Work item -
Transcribe the records below. Leave every word as it is.

Input data -

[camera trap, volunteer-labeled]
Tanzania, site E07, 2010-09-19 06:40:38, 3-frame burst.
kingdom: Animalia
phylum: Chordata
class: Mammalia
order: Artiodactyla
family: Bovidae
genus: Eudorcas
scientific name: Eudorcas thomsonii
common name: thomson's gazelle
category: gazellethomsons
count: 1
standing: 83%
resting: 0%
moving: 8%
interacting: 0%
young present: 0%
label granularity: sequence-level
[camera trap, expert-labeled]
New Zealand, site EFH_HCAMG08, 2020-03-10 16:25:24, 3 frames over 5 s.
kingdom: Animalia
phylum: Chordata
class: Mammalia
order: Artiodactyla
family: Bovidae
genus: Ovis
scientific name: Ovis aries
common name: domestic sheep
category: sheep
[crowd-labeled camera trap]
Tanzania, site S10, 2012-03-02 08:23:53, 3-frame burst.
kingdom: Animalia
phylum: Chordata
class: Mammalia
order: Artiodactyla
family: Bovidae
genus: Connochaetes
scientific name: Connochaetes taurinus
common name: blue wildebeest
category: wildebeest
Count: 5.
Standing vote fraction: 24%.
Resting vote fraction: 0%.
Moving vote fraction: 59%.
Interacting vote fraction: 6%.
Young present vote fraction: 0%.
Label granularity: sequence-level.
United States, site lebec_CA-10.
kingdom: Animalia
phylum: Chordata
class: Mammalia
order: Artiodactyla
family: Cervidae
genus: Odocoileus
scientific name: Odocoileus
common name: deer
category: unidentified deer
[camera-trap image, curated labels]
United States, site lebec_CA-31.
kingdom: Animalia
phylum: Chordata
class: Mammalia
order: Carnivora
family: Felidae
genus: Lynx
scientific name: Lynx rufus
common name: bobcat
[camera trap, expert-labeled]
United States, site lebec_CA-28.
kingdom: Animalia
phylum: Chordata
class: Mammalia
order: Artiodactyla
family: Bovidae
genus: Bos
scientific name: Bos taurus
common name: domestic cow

Response for this exercise -
[camera trap, volunteer-labeled]
Tanzania, site E07, 2010-09-19 06:40:38, 3-frame burst.
kingdom: Animalia
phylum: Chordata
class: Mammalia
order: Artiodactyla
family: Bovidae
genus: Eudorcas
scientific name: Eudorcas thomsonii
common name: thomson's gazelle
category: gazellethomsons
count: 1
standing: 83%
resting: 0%
moving: 8%
interacting: 0%
young present: 0%
label granularity: sequence-level
[camera trap, expert-labeled]
New Zealand, site EFH_HCAMG08, 2020-03-10 16:25:24, 3 frames over 5 s.
kingdom: Animalia
phylum: Chordata
class: Mammalia
order: Artiodactyla
family: Bovidae
genus: Ovis
scientific name: Ovis aries
common name: domestic sheep
category: sheep
[crowd-labeled camera trap]
Tanzania, site S10, 2012-03-02 08:23:53, 3-frame burst.
kingdom: Animalia
phylum: Chordata
class: Mammalia
order: Artiodactyla
family: Bovidae
genus: Connochaetes
scientific name: Connochaetes taurinus
common name: blue wildebeest
category: wildebeest
Count: 5.
Standing vote fraction: 24%.
Resting vote fraction: 0%.
Moving vote fraction: 59%.
Interacting vote fraction: 6%.
Young present vote fraction: 0%.
Label granularity: sequence-level.
United States, site lebec_CA-10.
kingdom: Animalia
phylum: Chordata
class: Mammalia
order: Artiodactyla
family: Cervidae
genus: Odocoileus
scientific name: Odocoileus
common name: deer
category: unidentified deer
[camera-trap image, curated labels]
United States, site lebec_CA-31.
kingdom: Animalia
phylum: Chordata
class: Mammalia
order: Carnivora
family: Felidae
genus: Lynx
scientific name: Lynx rufus
common name: bobcat
[camera trap, expert-labeled]
United States, site lebec_CA-28.
kingdom: Animalia
phylum: Chordata
class: Mammalia
order: Artiodactyla
family: Bovidae
genus: Bos
scientific name: Bos taurus
common name: domestic cow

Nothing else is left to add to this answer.